CDC Adds New Symptoms to COVID-19 List

As the scientific community learns more about COVID-19, additional symptoms of the virus have been added to the existing list by the U.S. Centers for Disease Control and Prevention.  According to a recent National Public Radio update, the CDC has added chills, ongoing shivering from chills, muscle pain, headache, sore throat and a new loss of taste or smell to fever, cough and shortness of breath as indicators of the novel coronavirus.  And older adults may have atypical symptoms that can include sleeping more than usual, stopping eating, becoming unusually confused or disoriented or collapsing.  

Kaiser Health News reports that seniors infected with coronavirus may not demonstrate the usual symptoms but could seem just “off” to caregivers or loved ones.  Elderly adults may not have the same immune system response to infection as younger people and other underlying health conditions can mask symptoms of illness.  Seniors are more likely to become weakened and dehydrated from infection and may become disoriented and more likely to suffer a fall.  Older adults also frequently experience delirium while hospitalized which can worsen lethargy and other symptoms of infection.

_ASSIGNED TASK A_
From the article on COVID-19 symptoms, list every symptom the CDC added to its existing list.
_ASSIGNED TASK B_
Extend the article on COVID-19 symptoms in older adults by writing what comes after its final sentence.

(Collected data entries)

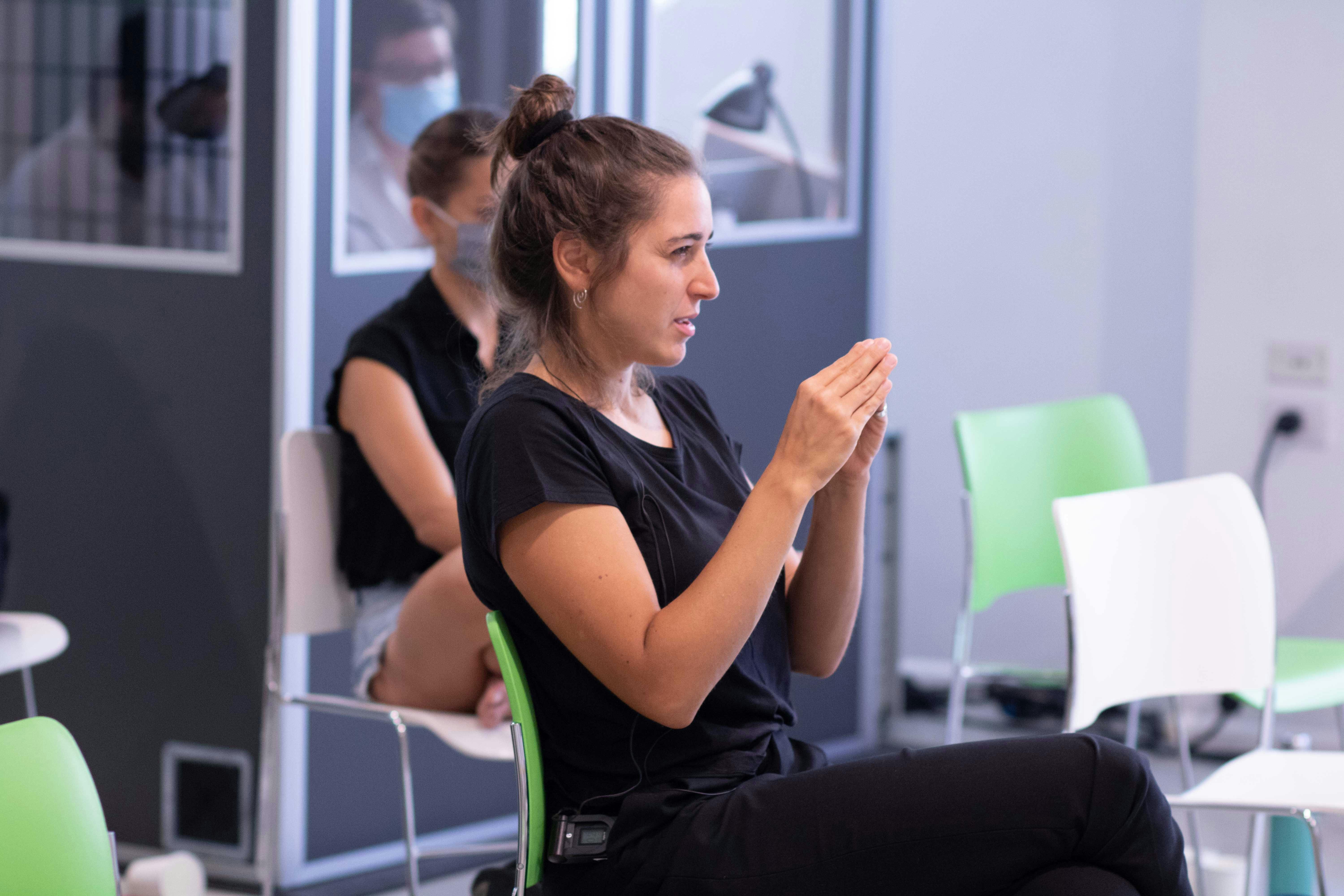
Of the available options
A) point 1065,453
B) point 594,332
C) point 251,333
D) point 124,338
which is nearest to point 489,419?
point 594,332

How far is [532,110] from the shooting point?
1.53 metres

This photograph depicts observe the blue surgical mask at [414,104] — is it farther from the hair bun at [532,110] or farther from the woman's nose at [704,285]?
the woman's nose at [704,285]

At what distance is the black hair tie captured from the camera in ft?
5.04

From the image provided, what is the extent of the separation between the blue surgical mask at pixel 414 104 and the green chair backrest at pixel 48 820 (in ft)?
5.65

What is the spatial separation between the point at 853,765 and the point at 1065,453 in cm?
165

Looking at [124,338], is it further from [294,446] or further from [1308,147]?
[1308,147]

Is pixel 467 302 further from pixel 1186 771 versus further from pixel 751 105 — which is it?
pixel 1186 771

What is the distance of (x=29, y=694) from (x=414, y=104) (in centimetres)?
129

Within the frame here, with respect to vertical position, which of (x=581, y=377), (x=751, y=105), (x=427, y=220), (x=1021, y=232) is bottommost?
(x=581, y=377)

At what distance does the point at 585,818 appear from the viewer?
1.42 meters

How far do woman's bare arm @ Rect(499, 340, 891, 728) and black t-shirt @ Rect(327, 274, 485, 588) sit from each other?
96 centimetres

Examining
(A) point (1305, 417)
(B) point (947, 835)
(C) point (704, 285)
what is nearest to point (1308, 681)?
(A) point (1305, 417)

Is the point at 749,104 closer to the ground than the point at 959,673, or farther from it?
farther from it

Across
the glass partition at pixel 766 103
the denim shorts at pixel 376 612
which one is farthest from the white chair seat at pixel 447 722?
the glass partition at pixel 766 103
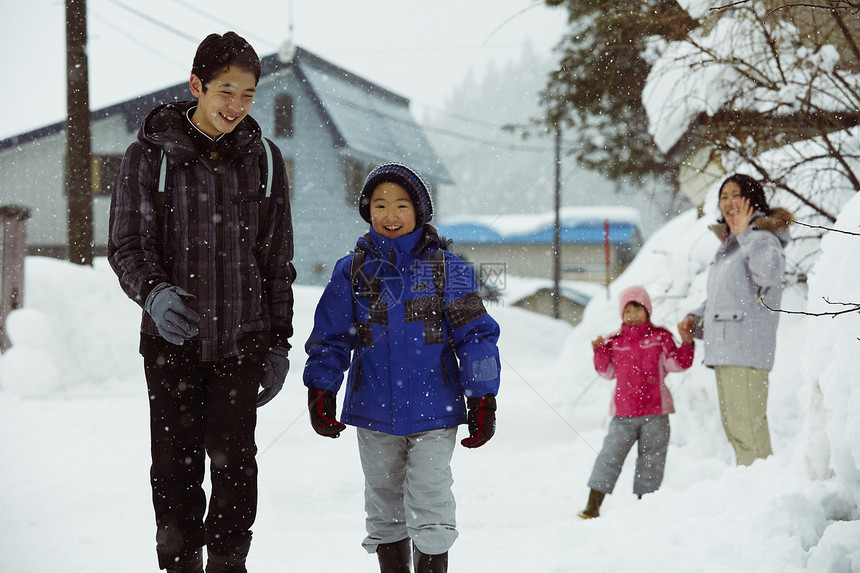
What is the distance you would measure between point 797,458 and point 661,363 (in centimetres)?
87

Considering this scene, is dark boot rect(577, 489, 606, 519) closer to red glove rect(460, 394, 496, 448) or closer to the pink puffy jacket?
the pink puffy jacket

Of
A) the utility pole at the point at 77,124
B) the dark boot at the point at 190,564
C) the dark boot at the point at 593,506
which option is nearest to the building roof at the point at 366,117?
the utility pole at the point at 77,124

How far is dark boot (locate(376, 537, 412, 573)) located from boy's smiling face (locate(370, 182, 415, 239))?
1.12m

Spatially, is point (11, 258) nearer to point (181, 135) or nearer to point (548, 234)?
point (181, 135)

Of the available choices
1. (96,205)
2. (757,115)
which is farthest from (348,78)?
(757,115)

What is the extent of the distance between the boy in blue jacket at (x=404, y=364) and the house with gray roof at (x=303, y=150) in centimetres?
1577

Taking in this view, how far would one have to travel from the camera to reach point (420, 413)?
2.56m

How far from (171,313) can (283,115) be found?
18.8 metres

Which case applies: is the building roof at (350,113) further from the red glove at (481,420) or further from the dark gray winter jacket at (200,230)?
the red glove at (481,420)

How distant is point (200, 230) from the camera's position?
2.43 m

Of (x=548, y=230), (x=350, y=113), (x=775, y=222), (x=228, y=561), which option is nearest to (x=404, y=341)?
(x=228, y=561)

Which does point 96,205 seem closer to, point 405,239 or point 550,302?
point 550,302

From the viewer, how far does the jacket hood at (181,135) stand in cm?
240

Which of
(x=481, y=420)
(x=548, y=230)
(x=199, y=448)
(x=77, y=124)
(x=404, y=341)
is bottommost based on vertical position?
(x=199, y=448)
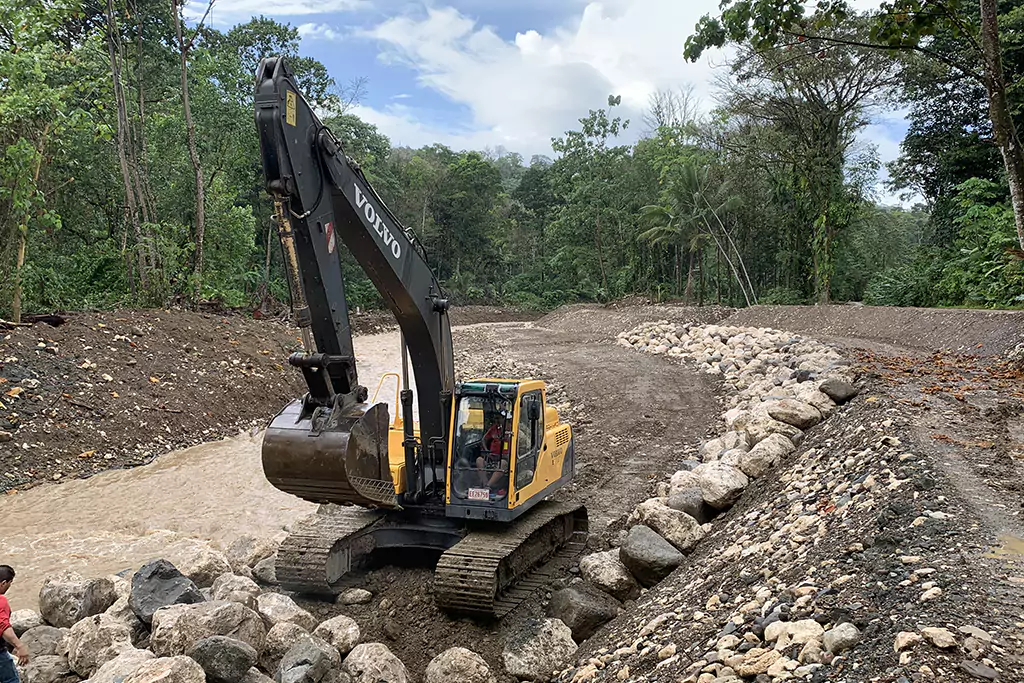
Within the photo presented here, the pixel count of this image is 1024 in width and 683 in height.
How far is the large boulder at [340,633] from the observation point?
5.72 m

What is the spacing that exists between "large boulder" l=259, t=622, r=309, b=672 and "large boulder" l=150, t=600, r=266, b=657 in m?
0.06

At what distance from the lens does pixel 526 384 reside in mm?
7055

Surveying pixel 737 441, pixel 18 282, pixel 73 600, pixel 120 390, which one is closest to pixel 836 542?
pixel 737 441

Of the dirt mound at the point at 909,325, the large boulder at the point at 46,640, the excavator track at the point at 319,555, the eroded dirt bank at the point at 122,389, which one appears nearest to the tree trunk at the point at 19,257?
the eroded dirt bank at the point at 122,389

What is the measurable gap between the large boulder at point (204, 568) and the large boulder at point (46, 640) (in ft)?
3.63

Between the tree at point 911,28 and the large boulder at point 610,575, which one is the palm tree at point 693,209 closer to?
the tree at point 911,28

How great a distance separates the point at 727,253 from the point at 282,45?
24.2 meters

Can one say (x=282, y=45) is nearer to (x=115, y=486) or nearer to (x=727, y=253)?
(x=727, y=253)

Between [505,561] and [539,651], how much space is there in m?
0.99

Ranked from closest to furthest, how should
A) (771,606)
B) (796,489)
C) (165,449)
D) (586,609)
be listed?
(771,606) → (586,609) → (796,489) → (165,449)

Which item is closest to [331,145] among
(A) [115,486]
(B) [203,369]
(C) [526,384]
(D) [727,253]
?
(C) [526,384]

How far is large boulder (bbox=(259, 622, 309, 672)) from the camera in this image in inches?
209

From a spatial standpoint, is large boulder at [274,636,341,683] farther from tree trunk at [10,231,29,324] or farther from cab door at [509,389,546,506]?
tree trunk at [10,231,29,324]

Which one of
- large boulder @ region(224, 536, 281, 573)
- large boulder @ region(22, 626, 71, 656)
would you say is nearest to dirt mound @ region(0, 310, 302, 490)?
large boulder @ region(224, 536, 281, 573)
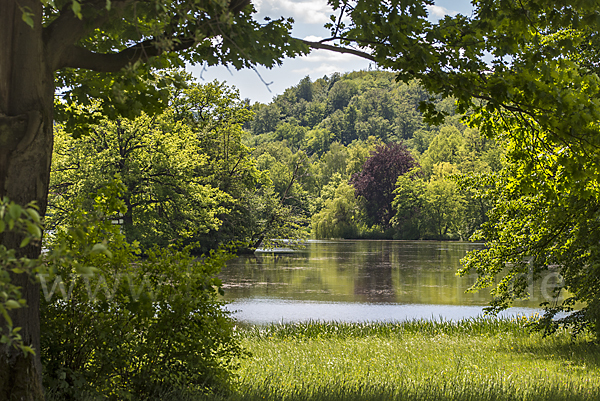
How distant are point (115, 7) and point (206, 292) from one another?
2.48 m

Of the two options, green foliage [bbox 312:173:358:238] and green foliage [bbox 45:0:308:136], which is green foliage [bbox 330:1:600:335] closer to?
green foliage [bbox 45:0:308:136]

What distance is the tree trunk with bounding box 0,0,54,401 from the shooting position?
381 cm

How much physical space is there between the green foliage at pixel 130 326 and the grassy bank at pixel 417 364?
563 millimetres

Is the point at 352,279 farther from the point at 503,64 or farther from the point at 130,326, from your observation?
the point at 130,326

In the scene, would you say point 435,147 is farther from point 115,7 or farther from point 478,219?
point 115,7

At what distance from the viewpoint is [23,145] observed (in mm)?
3982

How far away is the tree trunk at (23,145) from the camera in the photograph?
12.5 ft

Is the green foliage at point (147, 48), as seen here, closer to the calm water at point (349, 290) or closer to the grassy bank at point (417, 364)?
the grassy bank at point (417, 364)

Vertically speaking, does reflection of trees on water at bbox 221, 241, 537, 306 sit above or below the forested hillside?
below

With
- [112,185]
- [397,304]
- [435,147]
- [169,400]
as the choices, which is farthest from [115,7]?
[435,147]

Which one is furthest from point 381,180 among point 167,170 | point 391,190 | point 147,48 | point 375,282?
point 147,48

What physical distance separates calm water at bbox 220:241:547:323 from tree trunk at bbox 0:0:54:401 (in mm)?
7385

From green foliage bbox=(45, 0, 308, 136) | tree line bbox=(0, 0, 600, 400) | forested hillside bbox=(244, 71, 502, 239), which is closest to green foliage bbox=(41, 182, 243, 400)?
tree line bbox=(0, 0, 600, 400)

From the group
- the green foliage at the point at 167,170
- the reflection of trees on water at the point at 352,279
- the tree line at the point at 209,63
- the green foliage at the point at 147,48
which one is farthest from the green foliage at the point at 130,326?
the green foliage at the point at 167,170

_TASK OUTPUT A_
- Chills
- Ongoing shivering from chills
- Muscle pain
- Headache
- Sore throat
- A new loss of taste or smell

_TASK OUTPUT B_
Geriatricians from hospitals and nursing homes in Switzerland, Italy and France are gathering data on atypical symptoms in older COVID-19 patients and their initial list includes delirium, falls, fatigue, lethargy, low blood pressure, painful swallowing, fainting, diarrhea, nausea, vomiting, abdominal pain and the loss of smell or taste.  It’s important for loved ones and caregivers to pay close attention to changes in behavior among elderly adults.  Routines have likely changed for seniors both in care facilities or at home in isolation; medication management may suffer, older adults may not be walking as much causing weakening muscles and lack of social interaction can lead to apathy or depression. 

Symptoms of the novel coronavirus usually appear within two to 14 days after exposure and for the majority of people, symptoms are mild or unnoticeable.  However, older adults and people with underlying health conditions like heart or lung disease or diabetes have a higher risk for serious complications.  If you or a loved one experiences trouble breathing, persistent chest pain or pressure, is suddenly confused or won’t wake up or has bluish lips or face, seek medical attention immediately by calling 911 and notifying the operator of suspected COVID-19 infection.